CHALLENGE = Copy the data from the line containing "What distance away from the camera" through the end of the data, replacing "camera" with "viewer" and leaving everything else unchanged.

===== DATA SUPPLIED

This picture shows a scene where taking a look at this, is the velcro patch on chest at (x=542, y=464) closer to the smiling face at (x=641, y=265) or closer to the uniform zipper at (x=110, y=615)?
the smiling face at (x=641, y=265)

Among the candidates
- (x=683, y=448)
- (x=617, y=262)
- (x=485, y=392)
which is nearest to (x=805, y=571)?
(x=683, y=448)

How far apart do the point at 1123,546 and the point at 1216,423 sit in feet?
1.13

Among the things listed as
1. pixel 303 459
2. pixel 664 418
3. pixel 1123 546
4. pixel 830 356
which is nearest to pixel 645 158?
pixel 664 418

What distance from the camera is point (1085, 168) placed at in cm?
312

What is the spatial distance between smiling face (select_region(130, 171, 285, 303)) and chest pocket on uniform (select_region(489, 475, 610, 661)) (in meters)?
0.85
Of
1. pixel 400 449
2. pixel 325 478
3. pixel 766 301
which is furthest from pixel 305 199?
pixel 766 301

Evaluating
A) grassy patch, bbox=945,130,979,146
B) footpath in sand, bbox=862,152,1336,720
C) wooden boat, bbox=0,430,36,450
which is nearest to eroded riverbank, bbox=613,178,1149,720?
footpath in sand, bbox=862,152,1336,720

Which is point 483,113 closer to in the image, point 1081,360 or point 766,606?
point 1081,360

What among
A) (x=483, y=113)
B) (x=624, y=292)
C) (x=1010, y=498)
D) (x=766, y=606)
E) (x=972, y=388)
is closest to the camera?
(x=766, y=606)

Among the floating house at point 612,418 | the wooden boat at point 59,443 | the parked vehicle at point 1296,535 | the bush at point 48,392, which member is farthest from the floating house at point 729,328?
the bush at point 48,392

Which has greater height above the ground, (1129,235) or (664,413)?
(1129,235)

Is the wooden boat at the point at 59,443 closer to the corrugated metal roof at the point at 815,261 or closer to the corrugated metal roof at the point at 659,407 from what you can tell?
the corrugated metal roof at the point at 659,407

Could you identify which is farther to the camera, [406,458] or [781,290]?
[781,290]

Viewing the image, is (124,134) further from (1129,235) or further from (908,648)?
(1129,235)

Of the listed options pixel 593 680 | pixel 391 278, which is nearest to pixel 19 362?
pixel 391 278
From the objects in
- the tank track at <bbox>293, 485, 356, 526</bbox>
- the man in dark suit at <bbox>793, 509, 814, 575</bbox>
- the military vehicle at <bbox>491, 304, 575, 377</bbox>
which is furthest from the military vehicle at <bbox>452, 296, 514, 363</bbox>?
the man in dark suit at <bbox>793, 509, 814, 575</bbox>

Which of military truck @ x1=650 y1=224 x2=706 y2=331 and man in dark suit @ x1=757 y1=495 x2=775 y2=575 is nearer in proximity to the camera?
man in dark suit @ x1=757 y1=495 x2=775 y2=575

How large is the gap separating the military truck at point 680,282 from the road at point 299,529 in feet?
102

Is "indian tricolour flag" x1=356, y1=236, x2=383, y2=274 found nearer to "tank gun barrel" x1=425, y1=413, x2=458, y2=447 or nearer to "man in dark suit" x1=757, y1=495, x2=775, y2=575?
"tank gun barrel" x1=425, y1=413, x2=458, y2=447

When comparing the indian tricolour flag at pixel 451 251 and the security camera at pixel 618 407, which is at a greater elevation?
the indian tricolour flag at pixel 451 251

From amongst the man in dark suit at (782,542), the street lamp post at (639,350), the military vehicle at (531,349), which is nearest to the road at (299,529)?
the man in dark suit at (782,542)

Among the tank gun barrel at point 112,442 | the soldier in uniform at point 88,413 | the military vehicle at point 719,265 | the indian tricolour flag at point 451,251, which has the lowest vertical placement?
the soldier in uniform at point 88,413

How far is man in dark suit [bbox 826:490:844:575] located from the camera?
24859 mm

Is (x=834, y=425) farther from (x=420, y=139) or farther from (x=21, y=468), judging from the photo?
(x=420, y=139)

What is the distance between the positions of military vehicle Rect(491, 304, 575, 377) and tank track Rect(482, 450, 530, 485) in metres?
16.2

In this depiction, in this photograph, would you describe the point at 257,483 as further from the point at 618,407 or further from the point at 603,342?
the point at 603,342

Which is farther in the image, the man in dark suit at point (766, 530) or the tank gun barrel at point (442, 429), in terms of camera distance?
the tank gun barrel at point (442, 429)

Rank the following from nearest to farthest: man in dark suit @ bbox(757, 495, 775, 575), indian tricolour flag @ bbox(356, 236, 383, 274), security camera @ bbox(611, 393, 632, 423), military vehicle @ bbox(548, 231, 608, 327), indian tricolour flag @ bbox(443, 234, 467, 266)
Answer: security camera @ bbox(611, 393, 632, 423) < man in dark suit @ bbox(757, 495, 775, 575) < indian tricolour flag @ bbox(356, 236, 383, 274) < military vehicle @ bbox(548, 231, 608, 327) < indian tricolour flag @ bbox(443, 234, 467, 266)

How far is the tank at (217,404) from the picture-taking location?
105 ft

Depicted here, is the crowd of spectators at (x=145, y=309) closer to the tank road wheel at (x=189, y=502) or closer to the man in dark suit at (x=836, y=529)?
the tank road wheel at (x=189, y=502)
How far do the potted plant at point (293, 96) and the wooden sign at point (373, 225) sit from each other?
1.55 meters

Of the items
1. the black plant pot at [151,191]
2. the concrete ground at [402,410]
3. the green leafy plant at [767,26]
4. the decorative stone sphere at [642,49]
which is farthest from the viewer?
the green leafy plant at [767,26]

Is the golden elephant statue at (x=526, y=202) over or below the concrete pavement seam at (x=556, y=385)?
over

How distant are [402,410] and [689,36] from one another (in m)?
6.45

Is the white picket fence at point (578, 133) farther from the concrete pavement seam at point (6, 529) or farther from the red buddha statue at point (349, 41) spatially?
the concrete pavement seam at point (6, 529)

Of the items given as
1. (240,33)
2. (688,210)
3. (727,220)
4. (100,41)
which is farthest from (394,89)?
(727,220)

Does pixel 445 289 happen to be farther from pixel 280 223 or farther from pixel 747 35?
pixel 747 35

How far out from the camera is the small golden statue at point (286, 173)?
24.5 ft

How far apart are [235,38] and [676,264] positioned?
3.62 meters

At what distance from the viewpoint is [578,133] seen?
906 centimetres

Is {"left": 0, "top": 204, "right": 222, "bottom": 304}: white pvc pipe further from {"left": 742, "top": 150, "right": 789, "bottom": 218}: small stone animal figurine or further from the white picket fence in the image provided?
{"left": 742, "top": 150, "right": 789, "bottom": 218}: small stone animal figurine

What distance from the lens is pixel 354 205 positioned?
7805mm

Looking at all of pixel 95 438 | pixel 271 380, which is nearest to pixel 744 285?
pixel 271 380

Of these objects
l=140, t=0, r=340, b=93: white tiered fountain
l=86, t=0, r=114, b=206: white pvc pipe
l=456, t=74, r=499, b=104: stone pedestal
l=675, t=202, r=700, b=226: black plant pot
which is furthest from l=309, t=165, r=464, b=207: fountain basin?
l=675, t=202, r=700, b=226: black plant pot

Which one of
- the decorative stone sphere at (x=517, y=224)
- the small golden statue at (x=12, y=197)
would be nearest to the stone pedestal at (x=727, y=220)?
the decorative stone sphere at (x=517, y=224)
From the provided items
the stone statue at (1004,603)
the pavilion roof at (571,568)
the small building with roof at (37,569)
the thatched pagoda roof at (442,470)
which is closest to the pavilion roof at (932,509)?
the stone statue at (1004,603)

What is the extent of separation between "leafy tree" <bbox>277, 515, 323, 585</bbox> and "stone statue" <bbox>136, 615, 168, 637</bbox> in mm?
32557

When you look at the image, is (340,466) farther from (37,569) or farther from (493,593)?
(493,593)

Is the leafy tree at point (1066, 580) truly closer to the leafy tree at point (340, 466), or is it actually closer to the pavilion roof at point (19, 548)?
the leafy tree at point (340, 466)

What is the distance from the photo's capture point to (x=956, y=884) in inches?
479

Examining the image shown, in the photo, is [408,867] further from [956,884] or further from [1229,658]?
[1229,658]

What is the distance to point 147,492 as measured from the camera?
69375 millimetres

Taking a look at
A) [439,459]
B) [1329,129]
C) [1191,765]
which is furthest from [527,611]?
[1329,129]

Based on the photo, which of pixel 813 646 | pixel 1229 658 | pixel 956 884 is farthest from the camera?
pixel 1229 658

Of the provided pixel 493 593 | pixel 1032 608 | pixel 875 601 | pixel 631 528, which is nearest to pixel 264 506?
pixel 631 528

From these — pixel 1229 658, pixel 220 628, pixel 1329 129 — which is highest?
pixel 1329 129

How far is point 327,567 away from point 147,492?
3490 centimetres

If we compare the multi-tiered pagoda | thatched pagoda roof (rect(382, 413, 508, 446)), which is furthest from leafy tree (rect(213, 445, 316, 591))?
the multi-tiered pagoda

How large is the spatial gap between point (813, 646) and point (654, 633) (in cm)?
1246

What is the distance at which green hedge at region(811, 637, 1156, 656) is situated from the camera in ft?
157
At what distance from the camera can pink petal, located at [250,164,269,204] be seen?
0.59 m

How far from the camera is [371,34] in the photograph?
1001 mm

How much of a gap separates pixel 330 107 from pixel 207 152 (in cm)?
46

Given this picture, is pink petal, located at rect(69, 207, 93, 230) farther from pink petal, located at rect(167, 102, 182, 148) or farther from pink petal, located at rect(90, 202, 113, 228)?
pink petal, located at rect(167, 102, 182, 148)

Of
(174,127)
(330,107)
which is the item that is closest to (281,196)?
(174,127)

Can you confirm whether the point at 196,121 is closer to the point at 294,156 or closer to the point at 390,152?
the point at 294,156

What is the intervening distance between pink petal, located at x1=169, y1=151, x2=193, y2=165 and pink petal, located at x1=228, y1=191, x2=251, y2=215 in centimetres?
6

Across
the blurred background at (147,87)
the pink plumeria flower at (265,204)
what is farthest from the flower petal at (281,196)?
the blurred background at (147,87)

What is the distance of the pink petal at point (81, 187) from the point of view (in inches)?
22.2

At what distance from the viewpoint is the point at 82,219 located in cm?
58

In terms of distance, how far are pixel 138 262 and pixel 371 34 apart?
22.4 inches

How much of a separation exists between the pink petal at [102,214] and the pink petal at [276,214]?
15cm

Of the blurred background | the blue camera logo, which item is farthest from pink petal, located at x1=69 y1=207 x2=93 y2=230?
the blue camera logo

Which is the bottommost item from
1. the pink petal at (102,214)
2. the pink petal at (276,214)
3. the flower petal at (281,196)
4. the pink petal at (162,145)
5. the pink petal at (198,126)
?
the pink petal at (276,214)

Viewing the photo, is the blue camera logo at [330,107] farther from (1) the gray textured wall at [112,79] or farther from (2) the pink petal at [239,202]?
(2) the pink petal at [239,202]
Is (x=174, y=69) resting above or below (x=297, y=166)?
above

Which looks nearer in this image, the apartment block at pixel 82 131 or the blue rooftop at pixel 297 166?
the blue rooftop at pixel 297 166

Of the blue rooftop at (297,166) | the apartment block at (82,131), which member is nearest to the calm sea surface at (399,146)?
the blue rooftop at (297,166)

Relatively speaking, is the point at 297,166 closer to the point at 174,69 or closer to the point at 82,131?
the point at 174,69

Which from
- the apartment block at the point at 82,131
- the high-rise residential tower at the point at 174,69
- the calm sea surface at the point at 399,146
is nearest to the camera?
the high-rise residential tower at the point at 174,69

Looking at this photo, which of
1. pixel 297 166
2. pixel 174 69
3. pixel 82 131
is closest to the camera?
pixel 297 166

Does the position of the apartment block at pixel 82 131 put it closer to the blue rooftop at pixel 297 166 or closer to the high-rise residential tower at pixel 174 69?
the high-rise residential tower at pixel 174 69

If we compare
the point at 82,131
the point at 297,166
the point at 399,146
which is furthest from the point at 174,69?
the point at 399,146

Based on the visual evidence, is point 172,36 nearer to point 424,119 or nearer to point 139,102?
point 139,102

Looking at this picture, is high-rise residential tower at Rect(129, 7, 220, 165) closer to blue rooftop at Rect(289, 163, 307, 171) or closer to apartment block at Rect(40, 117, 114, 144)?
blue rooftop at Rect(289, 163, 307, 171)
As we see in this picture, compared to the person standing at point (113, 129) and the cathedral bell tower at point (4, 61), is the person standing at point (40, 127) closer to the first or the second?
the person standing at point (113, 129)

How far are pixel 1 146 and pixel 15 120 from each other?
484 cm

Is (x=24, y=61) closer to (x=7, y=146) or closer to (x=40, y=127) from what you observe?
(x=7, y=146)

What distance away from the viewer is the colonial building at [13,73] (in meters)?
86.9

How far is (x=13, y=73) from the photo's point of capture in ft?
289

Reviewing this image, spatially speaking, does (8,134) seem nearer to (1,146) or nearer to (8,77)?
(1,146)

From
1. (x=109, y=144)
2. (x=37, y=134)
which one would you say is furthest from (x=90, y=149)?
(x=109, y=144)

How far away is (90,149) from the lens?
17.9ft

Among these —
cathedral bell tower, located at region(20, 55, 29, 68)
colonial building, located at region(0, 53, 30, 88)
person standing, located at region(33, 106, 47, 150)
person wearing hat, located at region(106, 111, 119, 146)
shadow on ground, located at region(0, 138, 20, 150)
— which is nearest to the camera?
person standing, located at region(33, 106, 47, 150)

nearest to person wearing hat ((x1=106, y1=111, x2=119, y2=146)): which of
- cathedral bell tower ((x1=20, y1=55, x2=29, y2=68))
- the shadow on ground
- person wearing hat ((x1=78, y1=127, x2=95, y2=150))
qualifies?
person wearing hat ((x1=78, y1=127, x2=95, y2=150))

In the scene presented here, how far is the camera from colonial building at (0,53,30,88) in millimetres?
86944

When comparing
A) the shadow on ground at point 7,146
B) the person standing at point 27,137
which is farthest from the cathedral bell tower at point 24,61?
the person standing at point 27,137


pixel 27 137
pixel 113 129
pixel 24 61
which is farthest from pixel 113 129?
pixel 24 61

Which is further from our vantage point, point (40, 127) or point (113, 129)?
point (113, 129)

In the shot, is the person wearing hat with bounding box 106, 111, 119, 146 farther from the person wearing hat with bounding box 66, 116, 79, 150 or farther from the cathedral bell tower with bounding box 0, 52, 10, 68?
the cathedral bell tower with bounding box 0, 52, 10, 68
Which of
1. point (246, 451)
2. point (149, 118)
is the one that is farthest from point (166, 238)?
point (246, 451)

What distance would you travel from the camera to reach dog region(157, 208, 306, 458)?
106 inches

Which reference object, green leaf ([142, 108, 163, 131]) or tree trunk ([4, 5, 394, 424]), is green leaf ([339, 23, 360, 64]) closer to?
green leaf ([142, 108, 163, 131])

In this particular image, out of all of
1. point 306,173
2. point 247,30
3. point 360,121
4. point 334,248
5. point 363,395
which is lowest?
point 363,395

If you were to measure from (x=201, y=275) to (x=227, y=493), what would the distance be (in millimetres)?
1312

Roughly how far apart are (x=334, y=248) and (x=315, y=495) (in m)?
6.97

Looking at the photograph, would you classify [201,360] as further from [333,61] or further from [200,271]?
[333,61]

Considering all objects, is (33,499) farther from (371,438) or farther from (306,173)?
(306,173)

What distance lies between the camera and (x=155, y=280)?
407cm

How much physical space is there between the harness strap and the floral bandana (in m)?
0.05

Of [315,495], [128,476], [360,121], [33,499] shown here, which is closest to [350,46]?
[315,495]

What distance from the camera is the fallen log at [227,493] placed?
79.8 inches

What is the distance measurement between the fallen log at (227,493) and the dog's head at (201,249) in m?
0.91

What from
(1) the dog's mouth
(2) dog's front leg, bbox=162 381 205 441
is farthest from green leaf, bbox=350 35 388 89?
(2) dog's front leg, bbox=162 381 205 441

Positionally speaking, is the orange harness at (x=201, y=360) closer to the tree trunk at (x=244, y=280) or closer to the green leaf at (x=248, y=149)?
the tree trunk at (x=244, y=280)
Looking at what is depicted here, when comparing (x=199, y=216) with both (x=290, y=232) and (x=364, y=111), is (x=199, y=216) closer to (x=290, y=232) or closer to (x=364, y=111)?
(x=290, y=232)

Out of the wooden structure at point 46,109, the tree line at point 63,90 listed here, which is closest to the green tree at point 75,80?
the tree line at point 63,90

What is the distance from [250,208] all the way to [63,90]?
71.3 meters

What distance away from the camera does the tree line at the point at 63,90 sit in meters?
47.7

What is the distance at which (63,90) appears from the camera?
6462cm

==========

PROBLEM SOLUTION =
What distance away from the viewer does the tree line at the point at 63,90 sit in meters?
47.7

What is the distance at which (63,90) appears from the viewer?
6462cm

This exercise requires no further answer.